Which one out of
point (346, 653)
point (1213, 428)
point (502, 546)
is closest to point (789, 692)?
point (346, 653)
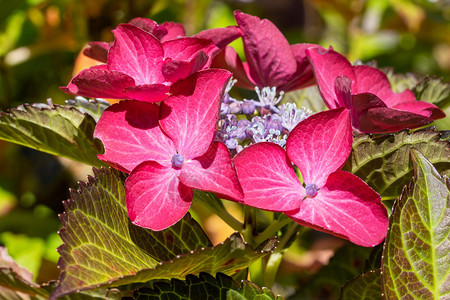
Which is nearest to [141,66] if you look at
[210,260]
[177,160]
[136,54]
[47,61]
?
[136,54]

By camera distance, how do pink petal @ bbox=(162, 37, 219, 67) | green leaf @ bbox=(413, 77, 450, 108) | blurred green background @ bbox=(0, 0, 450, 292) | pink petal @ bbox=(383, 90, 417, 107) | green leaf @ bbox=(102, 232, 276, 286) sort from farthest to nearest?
1. blurred green background @ bbox=(0, 0, 450, 292)
2. green leaf @ bbox=(413, 77, 450, 108)
3. pink petal @ bbox=(383, 90, 417, 107)
4. pink petal @ bbox=(162, 37, 219, 67)
5. green leaf @ bbox=(102, 232, 276, 286)

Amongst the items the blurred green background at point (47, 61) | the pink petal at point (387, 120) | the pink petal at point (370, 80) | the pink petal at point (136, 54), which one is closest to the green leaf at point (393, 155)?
the pink petal at point (387, 120)

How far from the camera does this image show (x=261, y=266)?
2.23ft

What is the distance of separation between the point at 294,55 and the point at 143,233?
31 cm

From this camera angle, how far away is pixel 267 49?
2.24 feet

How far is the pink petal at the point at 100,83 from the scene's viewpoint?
20.8 inches

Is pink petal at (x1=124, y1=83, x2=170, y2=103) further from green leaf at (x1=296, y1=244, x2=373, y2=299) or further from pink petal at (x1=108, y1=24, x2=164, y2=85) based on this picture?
green leaf at (x1=296, y1=244, x2=373, y2=299)

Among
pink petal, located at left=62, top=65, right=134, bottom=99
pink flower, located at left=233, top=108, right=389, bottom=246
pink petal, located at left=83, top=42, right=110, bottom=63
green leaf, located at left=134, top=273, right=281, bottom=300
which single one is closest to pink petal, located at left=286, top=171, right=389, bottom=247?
pink flower, located at left=233, top=108, right=389, bottom=246

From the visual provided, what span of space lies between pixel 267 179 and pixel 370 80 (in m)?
0.24

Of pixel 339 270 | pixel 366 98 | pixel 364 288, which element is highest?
pixel 366 98

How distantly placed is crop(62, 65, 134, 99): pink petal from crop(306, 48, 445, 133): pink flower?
22cm

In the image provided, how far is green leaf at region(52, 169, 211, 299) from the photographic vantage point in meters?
0.51

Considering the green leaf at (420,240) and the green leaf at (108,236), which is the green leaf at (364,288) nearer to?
the green leaf at (420,240)

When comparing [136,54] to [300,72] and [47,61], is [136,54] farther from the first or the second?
[47,61]
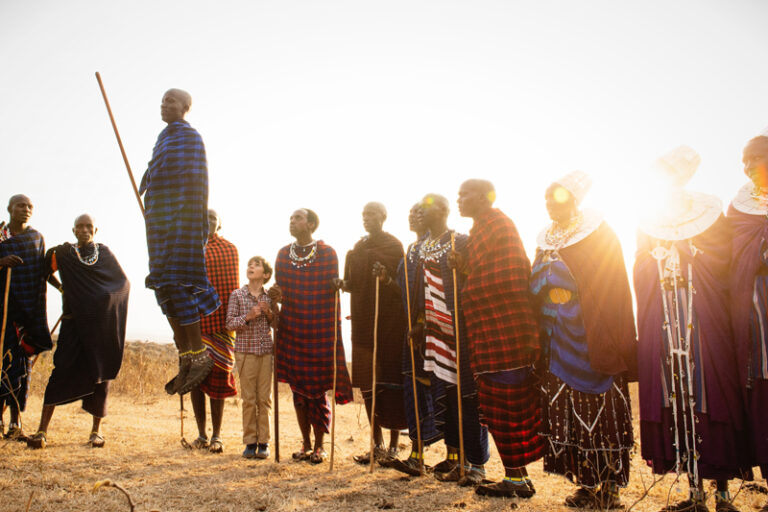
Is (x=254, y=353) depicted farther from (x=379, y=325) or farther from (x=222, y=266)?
(x=379, y=325)

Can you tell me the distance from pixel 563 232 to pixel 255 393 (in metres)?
3.93

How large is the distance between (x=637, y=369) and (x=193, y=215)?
12.3ft

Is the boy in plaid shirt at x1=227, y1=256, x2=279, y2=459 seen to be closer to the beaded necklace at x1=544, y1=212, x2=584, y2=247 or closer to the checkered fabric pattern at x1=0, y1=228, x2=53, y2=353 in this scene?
the checkered fabric pattern at x1=0, y1=228, x2=53, y2=353

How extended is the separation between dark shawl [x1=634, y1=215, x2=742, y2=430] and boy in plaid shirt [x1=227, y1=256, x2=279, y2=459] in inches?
154

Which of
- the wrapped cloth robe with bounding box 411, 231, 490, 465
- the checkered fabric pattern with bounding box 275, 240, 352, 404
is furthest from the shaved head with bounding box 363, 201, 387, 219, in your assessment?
the wrapped cloth robe with bounding box 411, 231, 490, 465

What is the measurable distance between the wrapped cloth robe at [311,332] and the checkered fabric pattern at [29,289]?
9.92 feet

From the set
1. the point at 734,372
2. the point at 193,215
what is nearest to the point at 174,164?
the point at 193,215

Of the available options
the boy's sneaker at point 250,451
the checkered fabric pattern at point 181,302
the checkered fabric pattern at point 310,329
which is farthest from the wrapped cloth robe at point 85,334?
the checkered fabric pattern at point 181,302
★ ★ ★ ★ ★ ★ ★
» STATED TASK: Rewrite all of the material above with every "camera" swapped for "lens" and everything else unchanged. Leave out the pictures.

» FULL ANSWER:
Which one out of
point (346, 653)
point (1213, 428)
point (502, 546)
is closest to point (789, 692)?
point (346, 653)
Which is nearest to [141,66] if you look at
[210,260]
[177,160]
[136,54]
[47,61]
?
[136,54]

By lens distance, how do pink petal @ bbox=(162, 37, 219, 67) | green leaf @ bbox=(413, 77, 450, 108) | blurred green background @ bbox=(0, 0, 450, 292) | pink petal @ bbox=(383, 90, 417, 107) | green leaf @ bbox=(102, 232, 276, 286) sort from farthest to nearest?
1. blurred green background @ bbox=(0, 0, 450, 292)
2. green leaf @ bbox=(413, 77, 450, 108)
3. pink petal @ bbox=(383, 90, 417, 107)
4. pink petal @ bbox=(162, 37, 219, 67)
5. green leaf @ bbox=(102, 232, 276, 286)

Amongst the items the blurred green background at point (47, 61) | the pink petal at point (387, 120) | the pink petal at point (370, 80) | the pink petal at point (136, 54), which one is closest to the green leaf at point (393, 155)?
the pink petal at point (387, 120)

How far from the lens does this image show (x=261, y=266)?
2.23ft

What is the distance of separation between the point at 294,55 and the point at 143,233?
31 cm

From this lens angle, how far away is pixel 267 49?
2.24 feet

How far is the pink petal at the point at 100,83 from the scene's viewpoint?
20.8 inches

Is pink petal at (x1=124, y1=83, x2=170, y2=103) further from green leaf at (x1=296, y1=244, x2=373, y2=299) or further from pink petal at (x1=108, y1=24, x2=164, y2=85) based on this picture?
green leaf at (x1=296, y1=244, x2=373, y2=299)

Among
pink petal, located at left=62, top=65, right=134, bottom=99
pink flower, located at left=233, top=108, right=389, bottom=246
pink petal, located at left=83, top=42, right=110, bottom=63
green leaf, located at left=134, top=273, right=281, bottom=300
which single one is closest to pink petal, located at left=286, top=171, right=389, bottom=247?
pink flower, located at left=233, top=108, right=389, bottom=246

From the visual provided, what span of space lies between pixel 267 179 and pixel 370 80 (in m)?
0.24

Of pixel 339 270 | pixel 366 98 | pixel 364 288, which element is highest?
pixel 366 98

How distantly placed is crop(62, 65, 134, 99): pink petal from crop(306, 48, 445, 133): pink flower?
22cm

In the image provided, how far is green leaf at region(52, 169, 211, 299) from the photographic vantage point in meters?
0.51

Considering the green leaf at (420,240) and the green leaf at (108,236), which is the green leaf at (364,288) nearer to?
the green leaf at (420,240)

When comparing [136,54] to [300,72] and [47,61], is [136,54] farther from the first or the second?
[47,61]
Is (x=254, y=353) depicted farther from (x=379, y=325) or farther from (x=222, y=266)?
(x=379, y=325)

Can you tell me the distance from pixel 563 232 to pixel 255 393 (in metres)?
3.93

How large is the distance between (x=637, y=369) and (x=193, y=215)?
12.3ft

Is the boy in plaid shirt at x1=227, y1=256, x2=279, y2=459 seen to be closer to the beaded necklace at x1=544, y1=212, x2=584, y2=247 or closer to the checkered fabric pattern at x1=0, y1=228, x2=53, y2=353 in this scene?
the checkered fabric pattern at x1=0, y1=228, x2=53, y2=353

How extended is the separation between dark shawl [x1=634, y1=215, x2=742, y2=430] and boy in plaid shirt [x1=227, y1=256, x2=279, y2=459] in inches?
154

Which of
- the wrapped cloth robe with bounding box 411, 231, 490, 465
- the checkered fabric pattern with bounding box 275, 240, 352, 404
is furthest from the shaved head with bounding box 363, 201, 387, 219, in your assessment?
the wrapped cloth robe with bounding box 411, 231, 490, 465

What is the measurable distance between the wrapped cloth robe at [311,332] and the checkered fabric pattern at [29,289]?
9.92 feet

From the set
1. the point at 734,372
2. the point at 193,215
what is nearest to the point at 174,164?
the point at 193,215

Of the available options
the boy's sneaker at point 250,451
the checkered fabric pattern at point 181,302
the checkered fabric pattern at point 310,329
which is farthest from the wrapped cloth robe at point 85,334?
the checkered fabric pattern at point 181,302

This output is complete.